Saturday, January 29, 2011

setting usb port to write only on linux

How would I go about disabling reading from usb sticks but still have the ability to write to them? The reasoning is this is a public internet access (kiosk more or less) computer but we want the user to be able save files to a usb stick but not have the ability to save files to the machine or execute files from the usb stick.

Thank you

  • http://www.tuxfiles.org/linuxhelp/fstab.html

    exec and noexec exec lets you execute binaries that are on that partition, whereas noexec doesn't let you do that. noexec might be useful for a partition that contains binaries you don't want to execute on your system, or that can't even be executed on your system. This might be the case of a Windows partition.

    WalterJ89 : thanks for the link
  • If I were you, I'd leave the USB stick read-write (as that makes a lot of sense), but I'd set your machine's partitions to read-only. If you lock down X enough (prevent anyone from opening a shell via xterm, for example), then it should be a piece of cake.

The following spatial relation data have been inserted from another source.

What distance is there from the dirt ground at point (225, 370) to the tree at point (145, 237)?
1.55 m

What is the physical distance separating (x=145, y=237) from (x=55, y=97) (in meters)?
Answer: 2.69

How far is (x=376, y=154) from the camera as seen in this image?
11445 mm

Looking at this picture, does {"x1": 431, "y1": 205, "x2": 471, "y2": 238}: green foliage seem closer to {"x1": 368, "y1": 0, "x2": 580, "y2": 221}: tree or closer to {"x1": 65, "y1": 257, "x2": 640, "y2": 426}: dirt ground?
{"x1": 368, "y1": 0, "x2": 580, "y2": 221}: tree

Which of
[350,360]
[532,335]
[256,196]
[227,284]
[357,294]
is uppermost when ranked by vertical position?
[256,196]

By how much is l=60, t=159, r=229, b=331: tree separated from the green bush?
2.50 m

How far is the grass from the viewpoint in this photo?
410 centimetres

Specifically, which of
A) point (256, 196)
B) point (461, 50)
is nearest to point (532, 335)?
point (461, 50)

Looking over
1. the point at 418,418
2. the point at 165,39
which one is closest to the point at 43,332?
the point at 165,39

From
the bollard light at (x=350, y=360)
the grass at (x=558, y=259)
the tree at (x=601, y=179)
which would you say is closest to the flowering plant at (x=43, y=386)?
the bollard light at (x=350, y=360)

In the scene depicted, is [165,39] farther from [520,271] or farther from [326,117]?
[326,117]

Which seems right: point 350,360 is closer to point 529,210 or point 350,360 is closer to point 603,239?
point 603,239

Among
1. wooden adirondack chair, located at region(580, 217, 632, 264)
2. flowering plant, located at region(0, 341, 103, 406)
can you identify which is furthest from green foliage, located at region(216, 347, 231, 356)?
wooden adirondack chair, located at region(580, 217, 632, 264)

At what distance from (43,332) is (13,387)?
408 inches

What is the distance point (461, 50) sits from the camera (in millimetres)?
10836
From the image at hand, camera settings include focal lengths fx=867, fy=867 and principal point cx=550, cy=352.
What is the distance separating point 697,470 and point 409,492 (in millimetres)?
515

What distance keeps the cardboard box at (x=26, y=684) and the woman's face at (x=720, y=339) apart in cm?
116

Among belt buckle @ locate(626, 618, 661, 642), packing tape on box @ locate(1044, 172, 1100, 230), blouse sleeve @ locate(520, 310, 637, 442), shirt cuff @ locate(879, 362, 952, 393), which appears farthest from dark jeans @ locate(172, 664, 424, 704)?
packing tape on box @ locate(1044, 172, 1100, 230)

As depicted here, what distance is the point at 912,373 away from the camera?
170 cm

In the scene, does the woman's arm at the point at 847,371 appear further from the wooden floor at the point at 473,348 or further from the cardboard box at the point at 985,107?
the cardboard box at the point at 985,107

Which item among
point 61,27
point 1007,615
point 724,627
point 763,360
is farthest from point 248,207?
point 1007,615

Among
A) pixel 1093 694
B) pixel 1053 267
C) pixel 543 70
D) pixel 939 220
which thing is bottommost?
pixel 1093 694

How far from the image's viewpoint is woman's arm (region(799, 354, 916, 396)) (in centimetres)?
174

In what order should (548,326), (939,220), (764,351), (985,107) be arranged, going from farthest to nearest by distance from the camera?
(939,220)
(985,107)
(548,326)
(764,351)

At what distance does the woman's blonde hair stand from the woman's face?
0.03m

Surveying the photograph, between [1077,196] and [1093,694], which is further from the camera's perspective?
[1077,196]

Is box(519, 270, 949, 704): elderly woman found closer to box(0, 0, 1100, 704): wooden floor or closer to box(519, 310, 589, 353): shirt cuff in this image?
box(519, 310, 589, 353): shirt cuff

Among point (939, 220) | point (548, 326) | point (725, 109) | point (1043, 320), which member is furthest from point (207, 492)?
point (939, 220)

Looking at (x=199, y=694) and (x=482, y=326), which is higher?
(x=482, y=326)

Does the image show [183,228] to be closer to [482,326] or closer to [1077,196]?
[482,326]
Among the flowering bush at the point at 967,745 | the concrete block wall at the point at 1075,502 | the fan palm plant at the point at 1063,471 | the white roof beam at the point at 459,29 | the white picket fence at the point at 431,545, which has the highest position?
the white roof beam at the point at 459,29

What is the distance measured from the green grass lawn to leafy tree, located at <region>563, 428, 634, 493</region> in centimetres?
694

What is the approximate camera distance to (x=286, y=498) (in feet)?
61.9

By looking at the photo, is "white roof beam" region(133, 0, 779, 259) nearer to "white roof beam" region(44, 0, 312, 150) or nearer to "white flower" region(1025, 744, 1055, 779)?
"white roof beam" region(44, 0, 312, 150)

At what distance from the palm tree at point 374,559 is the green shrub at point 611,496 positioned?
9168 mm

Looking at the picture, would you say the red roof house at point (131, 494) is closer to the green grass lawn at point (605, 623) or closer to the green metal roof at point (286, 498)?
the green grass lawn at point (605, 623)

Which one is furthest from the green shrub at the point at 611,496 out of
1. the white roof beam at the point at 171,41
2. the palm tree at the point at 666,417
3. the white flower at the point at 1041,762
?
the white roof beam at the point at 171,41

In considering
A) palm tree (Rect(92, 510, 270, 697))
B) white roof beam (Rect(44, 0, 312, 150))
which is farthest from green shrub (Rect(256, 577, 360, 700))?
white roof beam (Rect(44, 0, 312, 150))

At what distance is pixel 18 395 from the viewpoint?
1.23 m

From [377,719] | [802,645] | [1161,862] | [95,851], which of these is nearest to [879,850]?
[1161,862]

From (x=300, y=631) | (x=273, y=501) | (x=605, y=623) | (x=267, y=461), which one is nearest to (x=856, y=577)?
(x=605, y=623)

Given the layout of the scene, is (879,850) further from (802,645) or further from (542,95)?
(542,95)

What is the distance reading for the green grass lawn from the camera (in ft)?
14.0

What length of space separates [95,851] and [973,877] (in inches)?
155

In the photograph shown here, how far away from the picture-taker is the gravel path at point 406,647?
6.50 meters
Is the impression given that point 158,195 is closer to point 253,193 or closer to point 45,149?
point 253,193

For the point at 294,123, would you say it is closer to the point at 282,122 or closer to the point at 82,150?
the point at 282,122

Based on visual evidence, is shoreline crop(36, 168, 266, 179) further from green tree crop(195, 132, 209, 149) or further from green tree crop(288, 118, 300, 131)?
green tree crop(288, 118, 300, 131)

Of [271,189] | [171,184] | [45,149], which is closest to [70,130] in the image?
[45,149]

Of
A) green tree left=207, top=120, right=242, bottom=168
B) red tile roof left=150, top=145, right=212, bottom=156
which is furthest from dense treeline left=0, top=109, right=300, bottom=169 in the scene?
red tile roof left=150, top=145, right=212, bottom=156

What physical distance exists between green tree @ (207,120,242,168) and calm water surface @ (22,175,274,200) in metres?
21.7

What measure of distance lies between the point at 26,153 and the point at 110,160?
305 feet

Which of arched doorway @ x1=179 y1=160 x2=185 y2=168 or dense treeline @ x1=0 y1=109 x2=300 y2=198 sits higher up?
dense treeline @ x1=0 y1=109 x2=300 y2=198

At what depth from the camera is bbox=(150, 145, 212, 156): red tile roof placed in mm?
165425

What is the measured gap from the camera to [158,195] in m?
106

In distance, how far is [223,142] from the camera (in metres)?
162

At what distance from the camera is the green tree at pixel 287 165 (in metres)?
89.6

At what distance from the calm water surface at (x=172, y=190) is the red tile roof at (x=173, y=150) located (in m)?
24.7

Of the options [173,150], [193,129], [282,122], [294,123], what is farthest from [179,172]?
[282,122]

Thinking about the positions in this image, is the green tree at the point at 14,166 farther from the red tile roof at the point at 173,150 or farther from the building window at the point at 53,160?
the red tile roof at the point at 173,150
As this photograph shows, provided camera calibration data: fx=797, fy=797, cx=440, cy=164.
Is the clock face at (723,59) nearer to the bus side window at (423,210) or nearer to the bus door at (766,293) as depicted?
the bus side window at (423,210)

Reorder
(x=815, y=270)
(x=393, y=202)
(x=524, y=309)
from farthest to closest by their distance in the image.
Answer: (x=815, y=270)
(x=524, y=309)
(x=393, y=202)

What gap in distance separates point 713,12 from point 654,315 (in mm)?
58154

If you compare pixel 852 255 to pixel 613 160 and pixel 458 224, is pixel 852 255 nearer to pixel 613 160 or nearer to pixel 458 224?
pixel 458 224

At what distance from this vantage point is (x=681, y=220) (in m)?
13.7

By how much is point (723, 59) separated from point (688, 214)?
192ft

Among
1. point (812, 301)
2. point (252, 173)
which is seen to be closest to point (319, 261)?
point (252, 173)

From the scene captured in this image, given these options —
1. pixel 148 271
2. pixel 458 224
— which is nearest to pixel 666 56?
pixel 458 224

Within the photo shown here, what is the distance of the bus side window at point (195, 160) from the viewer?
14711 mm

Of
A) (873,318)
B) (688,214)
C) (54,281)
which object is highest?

    Some notes : mount /var as a ramdisk? use noexec to prevent exection of binaries

    It might be easier to just chroot execute the browser, with the USB-stick mounted under the chrooted jail.

    WalterJ89 : i think that's what we will do..
    From Nate
  • Unless you control the USB sticks, write-only isn't going to work well. You're going to end up with all sorts of support issues and grousing by your users.

    If I were you, I would setup the kiosks to run as dumb LTSP terminals, and start the users with a completely clean environment with every session. There are all sorts of ways to do this... my college had an XTerminal lab running on some ancient Unix back in 1994.